** Set exercise **
From the passage on naturalists and the theory of evolution, extract the part from "Darwin even imagined" up to and including "Ardrey said: (54)", copying it word for word.

** Given passage **

____

Darwin even imagined that molecules themselves were engaged in
the same struggle.
By
and large, naturalists as a whole increasingly commend to the
reader a view of Nature that is very different from the picture
presented to us over the past 80 years or so, as the result of
Darwin's Origin of Species. Ardrey said: (54)
It is
fruitless to attempt to explain everything in the natural world
in terms of selective value and survival necessity. There are
times when one can only record what is true, and dissolve in
wonder.
Yet for all that, these same naturalists still cling
tenaciously to the theory of evolution. It is the mechanism which
is today under question. Perhaps in time it will be more widely
recognized that any theory firmly held in the absence of a satisfactory
mechanism is held by an act of faith. And when this act of faith
is camouflaged in order to present it as though it were an unquestionable
fact, it becomes nothing less than dogma. It is no longer science.
Do Only the Fit Survive?

____

** Source data **

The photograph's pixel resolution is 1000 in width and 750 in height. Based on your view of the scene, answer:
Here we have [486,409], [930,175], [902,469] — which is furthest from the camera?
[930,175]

____

** Solved problem **
Darwin even imagined that molecules themselves were engaged in
the same struggle.
By
and large, naturalists as a whole increasingly commend to the
reader a view of Nature that is very different from the picture
presented to us over the past 80 years or so, as the result of
Darwin's Origin of Species. Ardrey said: (54)